Updated on 2022-09-02 GMT+08:00

Configuring a Data Mapping Rule

Overview

This topic describes how to configure mapping information for a data integration task. Based on mappings between source data fields and destination data fields, ROMA Connect converts the obtained source data and writes it to the destination.

Configuring Mapping Information

  1. On the Create Task page, configure mapping information in auto or manual mode.
    • Do not use the keywords of the corresponding database as the field names at the source and destination. Otherwise, the task may become abnormal.
    • If MRS Hive is used as the data source type at the destination and you need to configure partition field writing, see Mapping Configuration of MRS Hive Partition Fields.
    • Auto Mapping Configuration

      If metadata is defined at both the source and destination, you can use the automatic mapping mode to configure mapping information.

      Click Automatic Mapping. A mapping rule between the source and destination data fields is automatically created. If the fields are inconsistent, click Edit to change them or click Add Mapping below.

      Figure 1 Automatic mapping
    • Manual Mapping Configuration

      You can manually add mapping rules between source data fields and destination data fields. This method applies to the integration scenario of all data types. You can configure the mapping rule by entering a key-value pair or entering a value in the text box.

      • Key-Value Pair Mode

        By default, the key-value pair input mode is used. Click Add Field Mapping to add mapping rules from source data fields to destination data fields one by one.

      • Text Mode
        Click Text Mode and enter the mapping rule script in the text box. The format is as follows:
        [{
        	"sourceKey": "a1",
        	"targetKey": "b1"
        },
        {
        	"sourceKey": "a2",
        	"targetKey": "b2"
        }]

        sourceKey indicates a source data field, and targetKey indicates a destination data field.

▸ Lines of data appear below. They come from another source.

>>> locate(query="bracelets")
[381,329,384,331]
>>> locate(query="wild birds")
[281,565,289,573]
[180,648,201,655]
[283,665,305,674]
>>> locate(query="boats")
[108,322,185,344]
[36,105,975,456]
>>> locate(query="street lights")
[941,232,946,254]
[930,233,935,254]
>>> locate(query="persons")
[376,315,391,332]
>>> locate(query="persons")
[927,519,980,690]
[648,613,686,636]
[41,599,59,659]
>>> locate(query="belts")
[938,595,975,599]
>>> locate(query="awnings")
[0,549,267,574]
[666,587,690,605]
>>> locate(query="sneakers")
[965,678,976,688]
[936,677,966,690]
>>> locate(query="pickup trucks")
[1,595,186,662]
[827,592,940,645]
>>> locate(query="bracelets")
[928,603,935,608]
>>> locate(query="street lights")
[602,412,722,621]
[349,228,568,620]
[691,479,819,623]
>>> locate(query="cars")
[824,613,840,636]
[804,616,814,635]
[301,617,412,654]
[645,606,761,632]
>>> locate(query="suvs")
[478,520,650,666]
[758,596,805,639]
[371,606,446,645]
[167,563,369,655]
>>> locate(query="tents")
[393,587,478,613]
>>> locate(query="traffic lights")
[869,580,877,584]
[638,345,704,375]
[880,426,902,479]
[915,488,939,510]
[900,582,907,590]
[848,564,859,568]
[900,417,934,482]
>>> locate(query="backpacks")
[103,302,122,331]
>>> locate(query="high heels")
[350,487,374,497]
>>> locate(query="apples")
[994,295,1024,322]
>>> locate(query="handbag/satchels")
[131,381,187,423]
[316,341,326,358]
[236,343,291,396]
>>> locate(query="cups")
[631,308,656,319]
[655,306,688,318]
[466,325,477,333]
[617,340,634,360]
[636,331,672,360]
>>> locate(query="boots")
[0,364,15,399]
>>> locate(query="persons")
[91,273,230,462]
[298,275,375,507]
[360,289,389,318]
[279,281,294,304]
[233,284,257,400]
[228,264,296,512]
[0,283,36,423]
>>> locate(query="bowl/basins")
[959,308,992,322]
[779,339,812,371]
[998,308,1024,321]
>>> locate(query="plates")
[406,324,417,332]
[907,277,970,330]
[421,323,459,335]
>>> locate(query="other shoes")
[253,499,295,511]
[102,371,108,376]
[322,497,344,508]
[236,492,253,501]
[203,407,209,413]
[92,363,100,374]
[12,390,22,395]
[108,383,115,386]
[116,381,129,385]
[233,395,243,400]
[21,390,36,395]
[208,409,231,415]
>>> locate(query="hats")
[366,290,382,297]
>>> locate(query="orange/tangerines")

In the preceding example, source field a1 is mapped to destination field b1, and source field a2 is mapped to destination field b2.

  2. After the mapping information is configured, if you need to configure the abnormal data storage and post-integration operation, go to (Optional) Configuring Fault Information Storage and (Optional) Configuring the Post-Integration Operation. Otherwise, click Create to complete the data integration task configuration.

Mapping Configuration of MRS Hive Partition Fields

When the data source type is set to MRS Hive at the destination, partition fields can be written. You can configure the partition fields based on the site requirements.

Source Field corresponding to the partition field must be manually entered. The specific requirements are as follows:

Format: {Partition field source field}.format({Character string parsing format},{Partition field parsing format}",{year|month|day|hour|minute|second},{offset})

  • If {Partition field source field} is of the String type, {String parsing format} must be specified.
  • If {Partition field source field} is of the Timestamp type, {String parsing format} can be left blank.
  • If {Partition field source field} is empty, the time when data is written to the destination is used as the partition field.
Figure 2 Partition field mapping of MRS Hive

For example, if the partition field on the destination is yyyymm and the createtime field on the source is used as the source field of the partition field, the time format of the createtime field is ddMMyyyy (day, month, and year), and the partition field on the destination is yyyyMM (year and month). If the value of the partition field is one hour later than the value of the source field, the source field name of the partition field yyyymm in the mapping information is as follows:

  • If the value of createtime is of the String type, set this parameter to createtime.format("ddMMyyyy", "yyyyMM", hour, 1).
  • If the value of createtime is of the Timestamp type, set this parameter to createtime.format("","yyyyMM", hour, 1).
  • If the time when data is written to the destination is used as the partition field, set this parameter to .format(","yyyyMM", hour, 1).